Fault Lines

Early life and education

Meena Alexander was born Mary Elizabeth Alexander on 17 February 1951 in Allahabad, India, to George and Mary (Kuruvilla) Alexander,[1] into a Syrian Christian family[2] from Kerala, India.[3][4] Her father was a meteorologist for the Indian government and her mother was a homemaker.[1] Her paternal grandmother was in an arranged marriage by age eight to her paternal grandfather, who was a wealthy landlord.[5] Her maternal grandmother, Kunju, died before Alexander was born, and had both completed higher education and been the first woman to become a member of the legislative assembly in Tavancore State.[5] Her maternal grandfather was a theologian and social reformer who worked with Gandhi, and had been the principal of Marthoma Seminary in Kottayam; he gave Alexander a variety of books, and talked to her about serious topics such as mortality, the Buddha, and apocalypse, before he died when she was eleven years old.[5]

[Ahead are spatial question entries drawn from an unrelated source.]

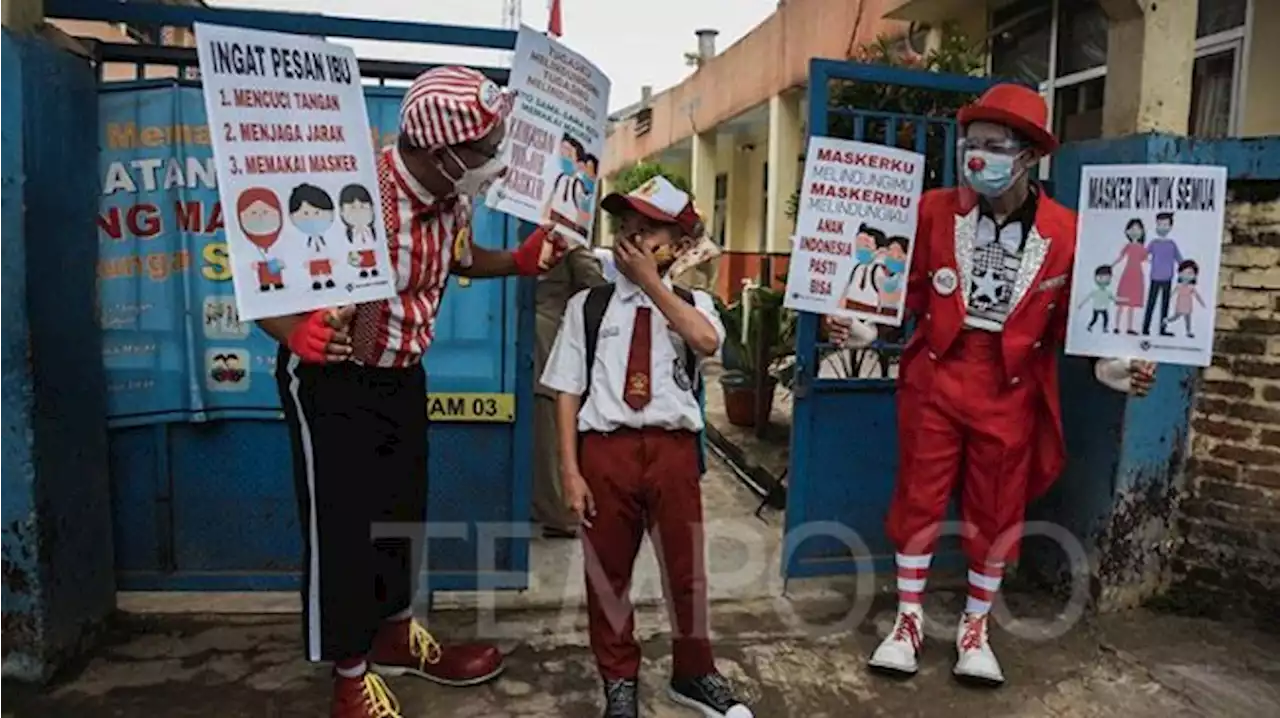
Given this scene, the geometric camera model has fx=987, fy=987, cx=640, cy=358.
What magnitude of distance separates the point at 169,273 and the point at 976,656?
296 cm

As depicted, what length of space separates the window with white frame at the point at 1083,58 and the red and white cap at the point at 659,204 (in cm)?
339

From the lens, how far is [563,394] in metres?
2.73

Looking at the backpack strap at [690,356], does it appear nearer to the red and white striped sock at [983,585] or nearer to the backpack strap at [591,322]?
the backpack strap at [591,322]

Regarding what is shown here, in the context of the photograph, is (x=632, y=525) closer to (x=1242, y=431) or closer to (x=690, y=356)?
(x=690, y=356)

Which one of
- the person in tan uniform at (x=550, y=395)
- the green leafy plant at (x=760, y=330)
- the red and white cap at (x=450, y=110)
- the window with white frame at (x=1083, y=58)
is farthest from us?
the green leafy plant at (x=760, y=330)

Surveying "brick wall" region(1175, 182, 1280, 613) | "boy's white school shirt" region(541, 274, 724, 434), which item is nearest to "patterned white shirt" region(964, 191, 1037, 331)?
"boy's white school shirt" region(541, 274, 724, 434)

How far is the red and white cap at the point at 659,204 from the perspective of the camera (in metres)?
2.58

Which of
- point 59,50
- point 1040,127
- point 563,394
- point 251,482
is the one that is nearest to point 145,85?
point 59,50

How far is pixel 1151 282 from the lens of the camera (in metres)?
2.99

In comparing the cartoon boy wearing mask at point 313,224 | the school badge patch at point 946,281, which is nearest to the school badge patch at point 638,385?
the cartoon boy wearing mask at point 313,224

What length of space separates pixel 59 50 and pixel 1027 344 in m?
3.08

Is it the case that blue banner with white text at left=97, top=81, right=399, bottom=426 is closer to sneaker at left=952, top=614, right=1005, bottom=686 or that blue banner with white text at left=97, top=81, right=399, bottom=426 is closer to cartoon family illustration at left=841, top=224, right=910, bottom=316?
cartoon family illustration at left=841, top=224, right=910, bottom=316

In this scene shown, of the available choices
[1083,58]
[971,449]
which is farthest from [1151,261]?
[1083,58]

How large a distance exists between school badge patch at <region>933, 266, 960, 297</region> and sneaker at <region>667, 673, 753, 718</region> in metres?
1.40
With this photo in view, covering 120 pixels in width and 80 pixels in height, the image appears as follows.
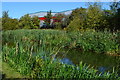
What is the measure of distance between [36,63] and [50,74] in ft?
1.88

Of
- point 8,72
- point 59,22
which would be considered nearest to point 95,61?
point 8,72

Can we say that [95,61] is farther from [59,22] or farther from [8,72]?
[59,22]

Alexander lived in Allahabad and Kerala until she was five years old, when her family moved to Khartoum after her father accepted a post in the newly independent Sudan.[1][2] She continued to visit her grandparents in Kerala, was tutored at home on speaking and writing English, and finished high school in Khartoum at age 13.[5][6] Alexander recalled to Erika Duncan of World Literature Today that she began writing poetry as a child after she tried to mentally compose short stories in Malayalam but felt unable to translate them into written English; without an ability to write in Malayalam, she instead began writing her stories as poems.[5]

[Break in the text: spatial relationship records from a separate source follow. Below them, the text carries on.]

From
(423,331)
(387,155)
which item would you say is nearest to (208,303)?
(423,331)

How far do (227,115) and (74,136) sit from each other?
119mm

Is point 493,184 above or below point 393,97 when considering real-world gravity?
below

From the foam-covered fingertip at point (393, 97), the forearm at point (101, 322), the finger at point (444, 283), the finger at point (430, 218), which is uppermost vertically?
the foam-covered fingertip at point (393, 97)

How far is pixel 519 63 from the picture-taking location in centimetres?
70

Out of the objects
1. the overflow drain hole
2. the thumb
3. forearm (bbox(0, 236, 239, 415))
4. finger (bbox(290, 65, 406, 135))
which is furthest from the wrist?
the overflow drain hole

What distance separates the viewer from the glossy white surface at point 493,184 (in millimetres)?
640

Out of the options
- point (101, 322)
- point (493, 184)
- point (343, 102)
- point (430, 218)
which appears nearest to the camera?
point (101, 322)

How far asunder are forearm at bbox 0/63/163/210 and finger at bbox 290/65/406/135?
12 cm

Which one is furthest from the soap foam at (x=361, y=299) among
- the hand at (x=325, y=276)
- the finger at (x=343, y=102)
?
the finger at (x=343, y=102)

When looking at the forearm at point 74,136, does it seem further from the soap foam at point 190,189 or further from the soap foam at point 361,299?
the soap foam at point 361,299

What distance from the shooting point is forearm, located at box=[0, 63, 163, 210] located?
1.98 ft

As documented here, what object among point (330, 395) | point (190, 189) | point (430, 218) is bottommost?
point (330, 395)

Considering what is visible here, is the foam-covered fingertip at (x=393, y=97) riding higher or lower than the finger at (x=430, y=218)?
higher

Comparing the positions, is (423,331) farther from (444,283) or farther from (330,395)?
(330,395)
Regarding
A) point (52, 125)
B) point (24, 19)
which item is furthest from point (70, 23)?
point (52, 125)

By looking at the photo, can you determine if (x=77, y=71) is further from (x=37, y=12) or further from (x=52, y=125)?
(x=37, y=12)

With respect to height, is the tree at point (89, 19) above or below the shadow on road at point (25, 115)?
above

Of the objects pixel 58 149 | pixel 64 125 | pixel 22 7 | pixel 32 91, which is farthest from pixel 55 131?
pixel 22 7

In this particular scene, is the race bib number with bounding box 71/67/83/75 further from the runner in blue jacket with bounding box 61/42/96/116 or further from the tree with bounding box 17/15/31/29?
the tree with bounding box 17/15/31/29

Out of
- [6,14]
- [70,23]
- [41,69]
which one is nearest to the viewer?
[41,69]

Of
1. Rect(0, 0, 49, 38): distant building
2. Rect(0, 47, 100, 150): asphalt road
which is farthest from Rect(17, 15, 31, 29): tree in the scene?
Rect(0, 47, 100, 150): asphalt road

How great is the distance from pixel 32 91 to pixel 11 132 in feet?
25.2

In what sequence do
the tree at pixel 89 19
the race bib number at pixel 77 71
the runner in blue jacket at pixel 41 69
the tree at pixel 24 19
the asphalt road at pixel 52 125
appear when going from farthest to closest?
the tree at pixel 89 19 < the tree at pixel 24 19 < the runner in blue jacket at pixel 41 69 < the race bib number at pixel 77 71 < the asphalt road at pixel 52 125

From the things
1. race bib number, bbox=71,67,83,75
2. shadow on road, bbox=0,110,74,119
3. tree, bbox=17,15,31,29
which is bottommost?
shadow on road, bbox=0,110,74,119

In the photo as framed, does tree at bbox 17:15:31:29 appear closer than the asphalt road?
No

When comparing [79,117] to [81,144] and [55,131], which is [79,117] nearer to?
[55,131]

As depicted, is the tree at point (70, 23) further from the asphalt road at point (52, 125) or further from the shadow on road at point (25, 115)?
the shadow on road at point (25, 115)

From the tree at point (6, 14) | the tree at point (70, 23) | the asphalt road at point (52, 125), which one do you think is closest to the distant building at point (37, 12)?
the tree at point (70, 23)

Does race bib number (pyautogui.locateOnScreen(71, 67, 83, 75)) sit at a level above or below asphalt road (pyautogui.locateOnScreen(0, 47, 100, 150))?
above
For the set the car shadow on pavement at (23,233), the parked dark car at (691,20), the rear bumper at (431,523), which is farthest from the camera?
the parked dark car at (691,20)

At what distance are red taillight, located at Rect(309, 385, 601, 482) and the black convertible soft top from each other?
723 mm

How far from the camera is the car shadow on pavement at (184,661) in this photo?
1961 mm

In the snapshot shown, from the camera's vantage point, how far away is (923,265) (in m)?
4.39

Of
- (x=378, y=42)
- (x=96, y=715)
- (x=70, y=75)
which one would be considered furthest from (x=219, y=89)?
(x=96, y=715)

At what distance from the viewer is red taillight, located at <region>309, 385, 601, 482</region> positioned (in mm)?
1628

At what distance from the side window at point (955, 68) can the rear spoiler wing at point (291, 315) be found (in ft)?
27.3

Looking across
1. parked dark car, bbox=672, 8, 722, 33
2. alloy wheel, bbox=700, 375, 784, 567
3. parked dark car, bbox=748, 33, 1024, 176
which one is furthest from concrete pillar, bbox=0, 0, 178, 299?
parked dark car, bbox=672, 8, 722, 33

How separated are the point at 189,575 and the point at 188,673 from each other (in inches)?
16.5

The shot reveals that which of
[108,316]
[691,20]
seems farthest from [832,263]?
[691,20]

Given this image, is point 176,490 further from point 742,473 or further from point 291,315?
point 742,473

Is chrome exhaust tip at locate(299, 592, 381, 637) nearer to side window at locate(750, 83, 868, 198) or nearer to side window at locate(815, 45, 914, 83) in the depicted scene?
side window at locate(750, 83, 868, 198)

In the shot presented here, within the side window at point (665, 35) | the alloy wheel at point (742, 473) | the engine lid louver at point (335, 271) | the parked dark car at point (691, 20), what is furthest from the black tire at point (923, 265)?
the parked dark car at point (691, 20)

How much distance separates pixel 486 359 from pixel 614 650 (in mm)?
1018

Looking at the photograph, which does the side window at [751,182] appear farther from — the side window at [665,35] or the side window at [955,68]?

She enrolled in Khartoum University at age 13, and had some poems she wrote translated into Arabic (a language she could not read)[5] and then published in a local newspaper.[7][2] At age 15, she officially changed her name from Mary Elizabeth to Meena, the name she had been called at home.[7][8] In 1969, she completed a bachelor's degree in English and French from Khartoum University.[1] She began her PhD at age 18 in England.[2] In 1970, at age 19, she had what she described as "the time-honored tradition of a young intellectual ... having a nervous breakdown", where for more than a month she lost the ability to read and retreated to the country to rest.[9][5] She completed her PhD in British Romantic literature in 1973 at age 22 from University of Nottingham.[1][10]

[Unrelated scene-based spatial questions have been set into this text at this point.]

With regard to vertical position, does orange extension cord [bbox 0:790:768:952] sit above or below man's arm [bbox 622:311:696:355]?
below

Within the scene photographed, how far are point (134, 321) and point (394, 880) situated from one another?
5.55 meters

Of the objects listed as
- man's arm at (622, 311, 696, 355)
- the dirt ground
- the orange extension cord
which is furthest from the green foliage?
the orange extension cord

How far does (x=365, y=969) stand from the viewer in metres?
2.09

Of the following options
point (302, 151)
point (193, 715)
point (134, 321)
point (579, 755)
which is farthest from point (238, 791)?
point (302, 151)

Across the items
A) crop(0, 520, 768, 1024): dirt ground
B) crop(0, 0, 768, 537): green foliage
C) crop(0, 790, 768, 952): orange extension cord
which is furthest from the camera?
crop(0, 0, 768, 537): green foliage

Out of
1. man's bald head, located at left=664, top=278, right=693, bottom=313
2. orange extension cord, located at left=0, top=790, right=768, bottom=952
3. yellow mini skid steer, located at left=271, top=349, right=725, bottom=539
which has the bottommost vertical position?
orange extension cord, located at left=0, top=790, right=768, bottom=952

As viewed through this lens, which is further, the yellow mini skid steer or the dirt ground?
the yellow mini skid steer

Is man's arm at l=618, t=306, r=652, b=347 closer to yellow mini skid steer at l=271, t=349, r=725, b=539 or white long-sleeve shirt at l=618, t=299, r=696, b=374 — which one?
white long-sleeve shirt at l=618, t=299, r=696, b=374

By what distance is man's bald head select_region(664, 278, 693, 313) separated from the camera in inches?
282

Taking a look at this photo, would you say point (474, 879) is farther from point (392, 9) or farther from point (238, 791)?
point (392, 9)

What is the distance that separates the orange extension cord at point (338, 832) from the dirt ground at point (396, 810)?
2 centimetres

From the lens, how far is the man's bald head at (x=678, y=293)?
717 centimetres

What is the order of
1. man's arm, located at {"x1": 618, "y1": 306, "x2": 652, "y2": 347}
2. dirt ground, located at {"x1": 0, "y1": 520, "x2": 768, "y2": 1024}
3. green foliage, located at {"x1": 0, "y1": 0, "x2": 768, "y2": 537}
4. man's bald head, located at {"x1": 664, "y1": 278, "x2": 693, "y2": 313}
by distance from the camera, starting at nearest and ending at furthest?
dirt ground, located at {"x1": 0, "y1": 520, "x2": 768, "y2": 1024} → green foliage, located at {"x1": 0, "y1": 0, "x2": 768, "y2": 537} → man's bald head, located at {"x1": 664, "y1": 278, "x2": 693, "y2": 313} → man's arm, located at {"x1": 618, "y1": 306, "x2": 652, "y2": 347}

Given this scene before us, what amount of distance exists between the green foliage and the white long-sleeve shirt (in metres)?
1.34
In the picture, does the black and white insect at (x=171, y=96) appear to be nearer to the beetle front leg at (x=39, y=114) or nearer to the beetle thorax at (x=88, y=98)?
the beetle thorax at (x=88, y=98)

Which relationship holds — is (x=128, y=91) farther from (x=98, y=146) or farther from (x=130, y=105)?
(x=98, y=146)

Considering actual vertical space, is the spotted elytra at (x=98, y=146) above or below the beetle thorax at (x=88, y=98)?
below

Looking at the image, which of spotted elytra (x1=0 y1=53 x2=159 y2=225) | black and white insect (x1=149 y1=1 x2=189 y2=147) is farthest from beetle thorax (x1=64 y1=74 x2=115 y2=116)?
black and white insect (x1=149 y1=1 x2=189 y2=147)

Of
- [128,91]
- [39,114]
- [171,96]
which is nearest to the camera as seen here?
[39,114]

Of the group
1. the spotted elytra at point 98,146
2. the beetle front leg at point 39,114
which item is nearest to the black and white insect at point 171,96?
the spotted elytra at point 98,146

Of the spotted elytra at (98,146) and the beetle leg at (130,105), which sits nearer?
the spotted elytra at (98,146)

After completing her PhD, Alexander returned to India, and was a lecturer in the English Department at Miranda House, University of Delhi in 1974, a lecturer in English and French at Jawaharlal Nehru University in 1975, a lecturer in English at the Central Institute of English at the University of Hyderabad, from 1975 to 1977, during the National Emergency in India,[11][7] and a lecturer at the University of Hyderabad from 1977 to 1979.[12] She published her first volumes of poetry in India through the Kolkata Writers Workshop,[7] a publisher founded by P. Lal, a poet and professor of English at St. Xavier's College, Kolkata.[11] She also met David Lelyveld, a historian on sabbatical from the University of Minnesota, while they were in Hyderabad, and they married in 1979.[7][1] She then moved with her husband to New York City.[1][2] In 2009, she reflected on her move to the United States in the late 1970s, stating "There was a whole issue of racism that shocked me out of my wits. I never thought of myself as a person of color. I was normally the majority where I lived."[13]